NW は米国に本拠を置く国際線航路を主力とする航空会社であるからして,顧客の氏名をローマ字で管理するのは至極もっともな話であるし,その氏名にパスポートと同一の表記を要求する点も納得できる。一方 JAS については,たしかに漢字表記の氏名を入力させておきながらそれが反映されないというのは腑に落ちなくもないが,NW とのサービス上の提携においてそちらと同一のローマ字表記を要求する点は,肯首せざるを得ないだろう。
しかして,元凶はやはり外務省があのマヌケなローマ字表記を強要している点にあり,と断ぜざるを得ないのである。
パスポート(旅券)の発給を受けたことのある人ならご存じかと思うが,そこでの氏名のローマ字表記には,“イイダ”の“II”などの一部を除いて長音ないし二重母音は無視される。たとい申請の際に長音ないし二重母音を使って,たとえば僕なら“SEKIDOU”と書いたとしても,それは無視されて勝手に書き換えられてしまうのだ。

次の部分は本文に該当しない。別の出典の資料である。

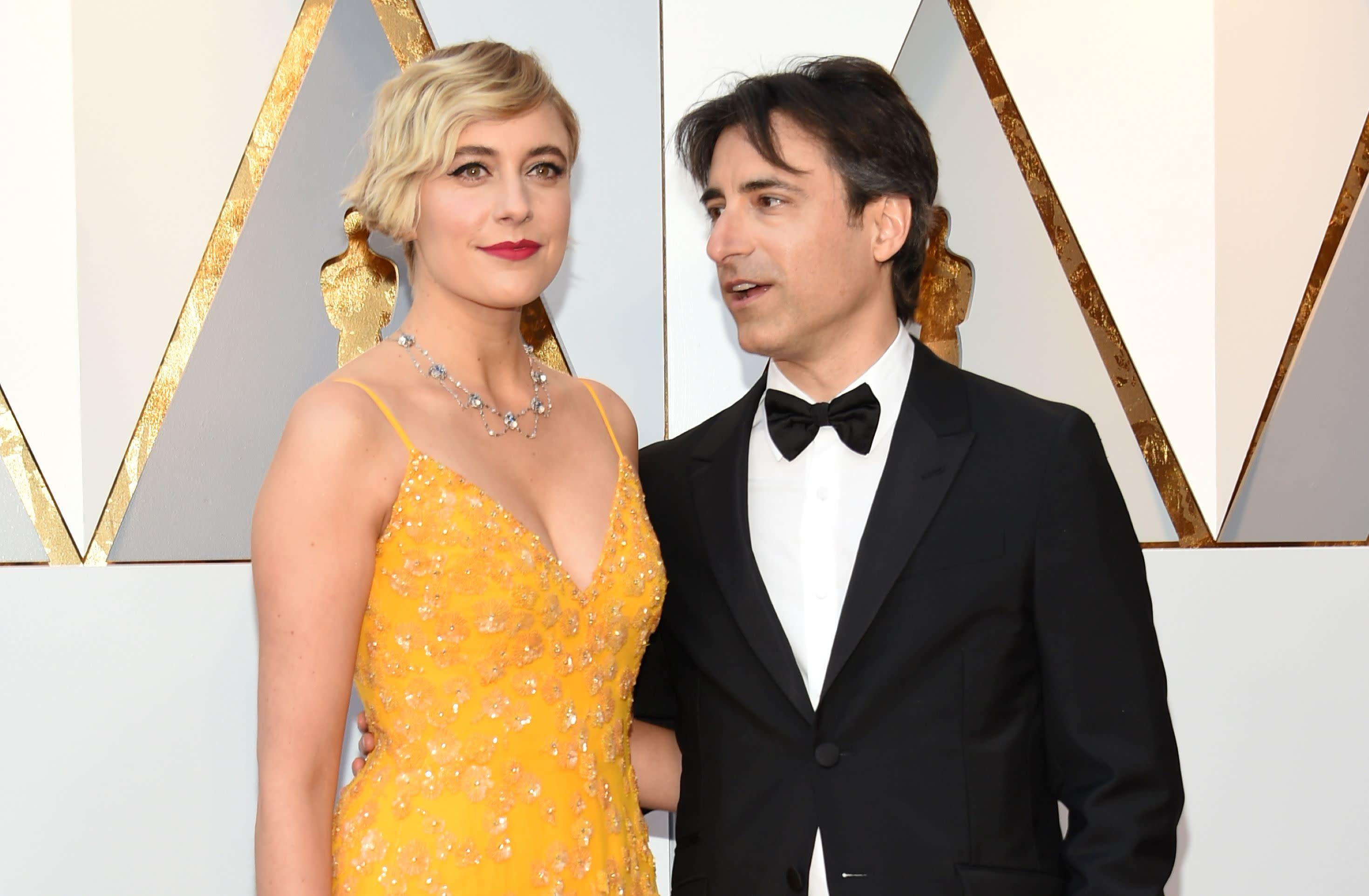 Barbie:' Greta Gerwig and Noah Baumbach to write the film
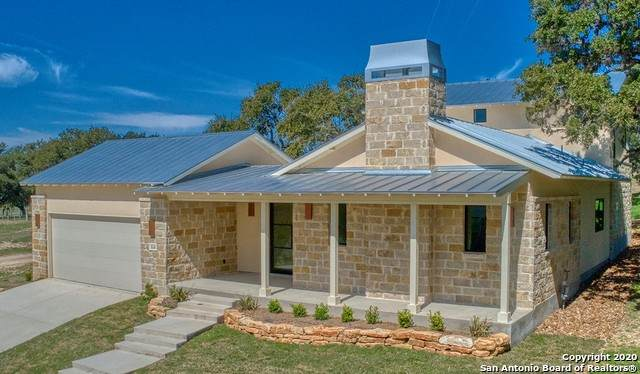 114 Chama Dr, Boerne, TX 78006 (MLS #1441277) :: Berkshire Hathaway HomeServices Don Johnson, REALTORS®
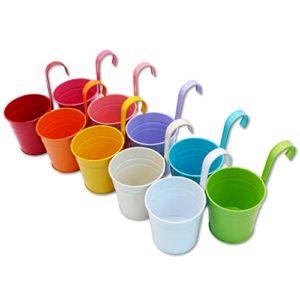 GIOVARA Vaso portafiori in Metallo a Forma di Secchio da Appendere, Vaso da Giardino Senza Foro di drenaggio, Decorazione da Balcone, Gancio Rimovibile (10 Pezzi con 10 Colori Assortiti)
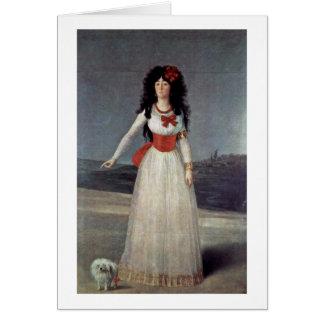 Portrait Of Duchess Of Alba By Francisco De Goya Card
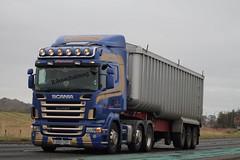 W S Macarthur Dyke Forres Scania R480 SV07 CSY (Kilmachalmag) Tags: trucks a9 lorries rossshire lorrys alness alnesspoint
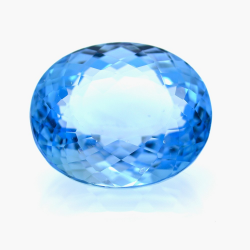 36,39 ct Swiss Blue Topaz...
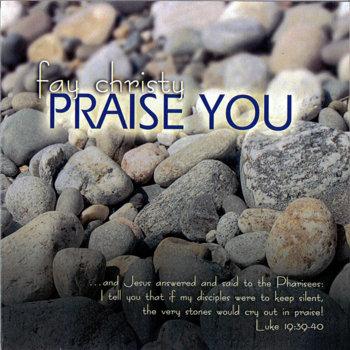 Praise You            2010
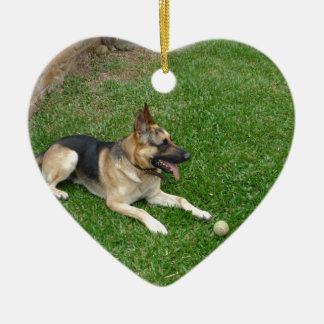 3 german-shepherd-laying.png ceramic heart decoration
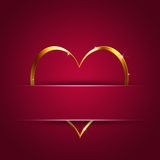 Red Valentine Gift Card Royalty Free Stock Photography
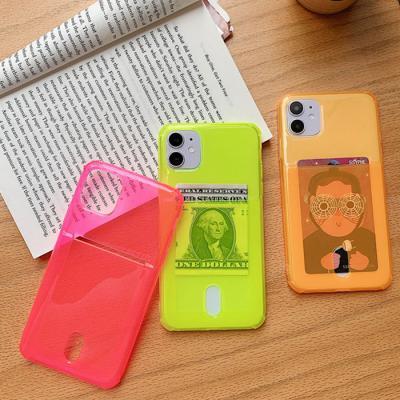카드 네온 케이스(아이폰11프로맥스)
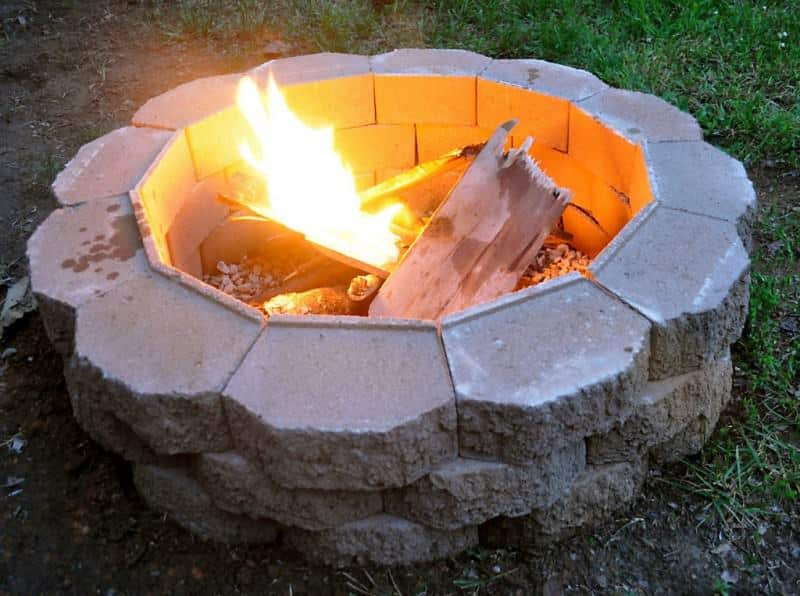 6 Easy Steps to Making Your Own Backyard Earth Oven.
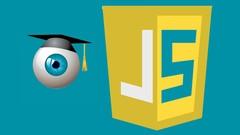 JavaScript Masterclass 2019: Modern & Comprehensive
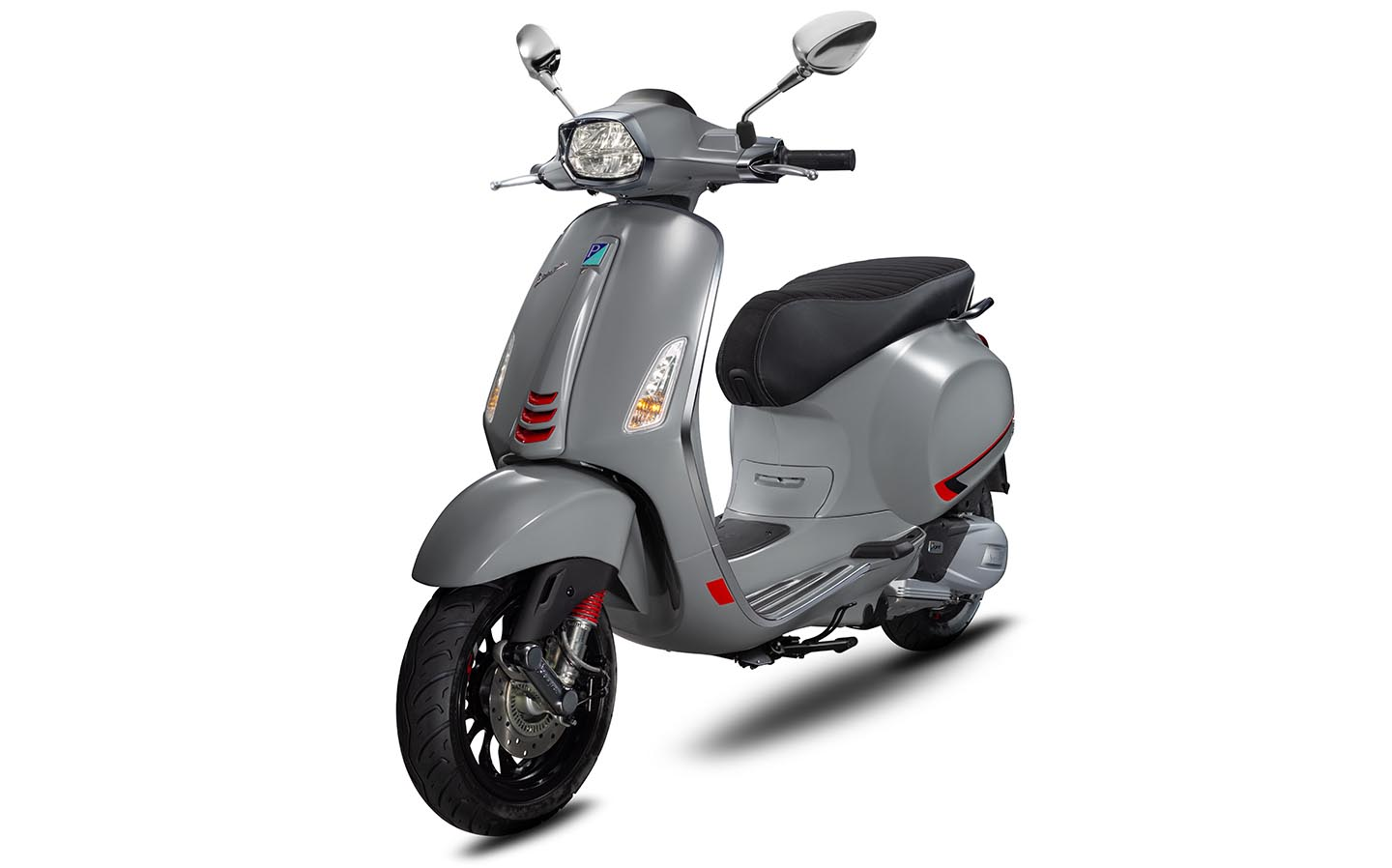 vespa-capture-one-catalog44452.jpg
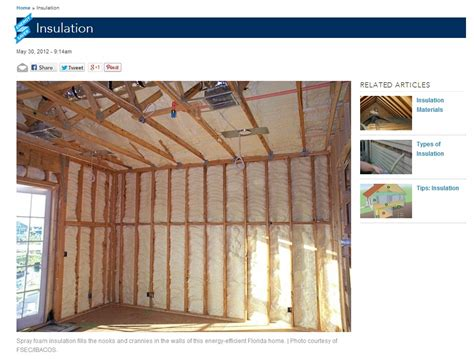 energy efficiency choosing   insulation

すなわち,カトウさん や サイトウさん はそれぞれ “カト”,“サイト”になってしまうし,ユウカちゃん は“ユカ”ちゃんとなんら区別がなくなってしまうのだ。このような“本人にとってはシャレにならない”ことを,外務省は平気でやってのける。僕の記憶が確かなら,旅券のローマ字表記において長音,二重母音が無視される理由は,事務の煩雑化を防ぐという点にあった(ある)ということだが…。この情報化社会のご時世にそんな理屈が罷り通るものだろうか? それとも,外務省の情報処理能力はそれほどオソマツなものなのだろうか?
ましてや個人の氏名なのである。“人が個人として尊重される基礎たる氏名を正しく呼称される権利”は憲法上の人格権の一内容を構成するのである(最判昭63・2・16民集42巻2号27頁: もっともこの判例は,氏名の不正確な呼称が不法行為を構成するかの要件については厳格に解している)。外務省の所業が直接民法上の不法行為を構成しないまでも,公僕が自ら進んで主権者たる個人の氏名につき一般世人をして不正確な呼称を誘発せしむるようなことをしでかして許されるものなのだろうか? ――否!!

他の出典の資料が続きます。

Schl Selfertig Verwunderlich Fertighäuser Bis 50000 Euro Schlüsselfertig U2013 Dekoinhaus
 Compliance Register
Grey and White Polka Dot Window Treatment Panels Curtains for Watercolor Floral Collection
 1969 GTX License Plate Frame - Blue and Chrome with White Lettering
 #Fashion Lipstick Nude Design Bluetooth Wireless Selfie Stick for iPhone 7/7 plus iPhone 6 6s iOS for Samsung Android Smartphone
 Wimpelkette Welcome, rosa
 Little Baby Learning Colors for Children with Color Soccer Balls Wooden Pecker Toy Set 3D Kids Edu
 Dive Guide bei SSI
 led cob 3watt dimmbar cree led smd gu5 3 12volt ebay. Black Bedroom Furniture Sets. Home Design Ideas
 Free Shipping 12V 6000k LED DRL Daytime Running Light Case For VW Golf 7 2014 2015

実は,僕のパスポートは期限切れのため現在失効中である ――そう,今は亡きあの大きいサイズのパスポートなのだ。今年度から来年度にかけて久々に使おうか(外国に渡航しようか)とも思っているため,そろそろ申請しなおしたいところなのだが…。またあの情けない,マヌケな氏名表記を目にするのかと思うとゲンナリしてその気も失せかねない ――早く改めてくれよ,外務省。